Brunetti 10 - Das Gesetz der Lagune
»Wenn man den alten Frauen am Rialto zuhört, erfährt man nur, wieviel schöner früher alles war, wieviel besser sie gelebt haben, auch wenn sie weniger hatten.«
»Vielleicht liegt es aber auch nur daran, daß die meisten Journalisten noch so jung sind und sich wirklich nicht erinnern können, wie es früher war.«
Sie nickte »Sicher haben jedenfalls wir kein historisches Gedächtnis, wir, damit meine ich uns als Gesellschaft.

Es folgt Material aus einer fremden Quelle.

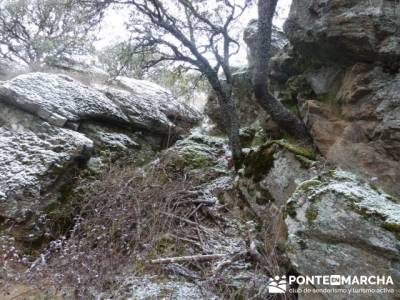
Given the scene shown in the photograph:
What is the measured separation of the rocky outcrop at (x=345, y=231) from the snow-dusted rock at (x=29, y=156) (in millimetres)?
4489

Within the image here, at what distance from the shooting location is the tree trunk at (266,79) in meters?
7.12

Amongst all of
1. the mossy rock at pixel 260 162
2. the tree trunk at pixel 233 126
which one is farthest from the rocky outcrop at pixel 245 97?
the mossy rock at pixel 260 162

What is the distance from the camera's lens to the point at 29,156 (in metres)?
6.34

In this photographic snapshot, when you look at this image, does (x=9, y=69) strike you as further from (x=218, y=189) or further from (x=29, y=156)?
(x=218, y=189)

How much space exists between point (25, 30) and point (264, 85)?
12236 millimetres

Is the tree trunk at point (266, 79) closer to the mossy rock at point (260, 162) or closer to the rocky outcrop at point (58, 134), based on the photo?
the mossy rock at point (260, 162)

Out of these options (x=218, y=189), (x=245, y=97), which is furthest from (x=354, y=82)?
(x=245, y=97)

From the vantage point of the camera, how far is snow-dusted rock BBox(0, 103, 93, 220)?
Result: 568cm

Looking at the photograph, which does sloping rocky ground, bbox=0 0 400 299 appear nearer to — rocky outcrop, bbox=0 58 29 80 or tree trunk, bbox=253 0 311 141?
tree trunk, bbox=253 0 311 141

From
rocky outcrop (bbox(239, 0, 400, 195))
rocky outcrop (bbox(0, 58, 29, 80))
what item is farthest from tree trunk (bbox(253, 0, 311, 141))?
rocky outcrop (bbox(0, 58, 29, 80))

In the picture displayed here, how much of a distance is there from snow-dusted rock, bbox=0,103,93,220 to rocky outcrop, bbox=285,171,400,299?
4489 millimetres

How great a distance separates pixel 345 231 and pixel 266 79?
4473 mm

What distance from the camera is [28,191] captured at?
5.82m

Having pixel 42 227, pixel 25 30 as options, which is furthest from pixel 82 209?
pixel 25 30
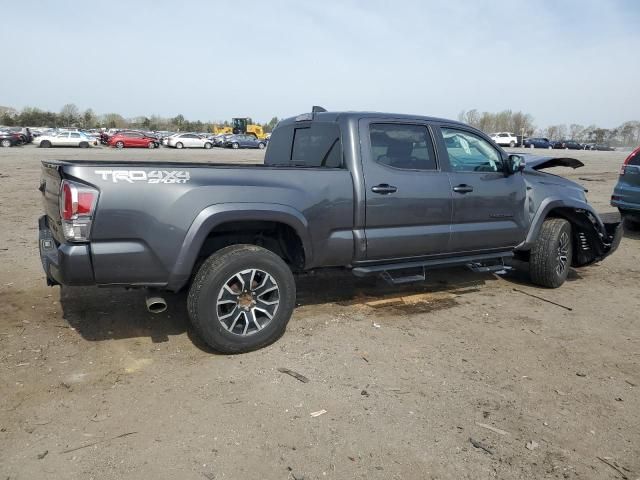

Vorige Woche habe ich mir Chiaras Geschichtsbuch angesehen, und das hat mir richig angst gemacht. In den Kapiteln über dieses Jahrhundert wird über den zweiten Weltkrieg so hinweggehuscht. Mussolini tritt in den Zwanzigern nur kurz als Statist auf, dann wird er von den bösen Deutschen verführt, und auf einmal ist alles überstanden und Rom wieder frei. Aber erst, nachdem unsere tapferen Steikräfte wie die Löwen kämpften und heldenhaft gestorben sind.«
»Wir haben darüber in der Schule gar nichts gelernt, jedenfalls nicht, daß ich wüßte«, sagte Brunetti, wobei er sich noch ein halbes Glas Wein einschenkte.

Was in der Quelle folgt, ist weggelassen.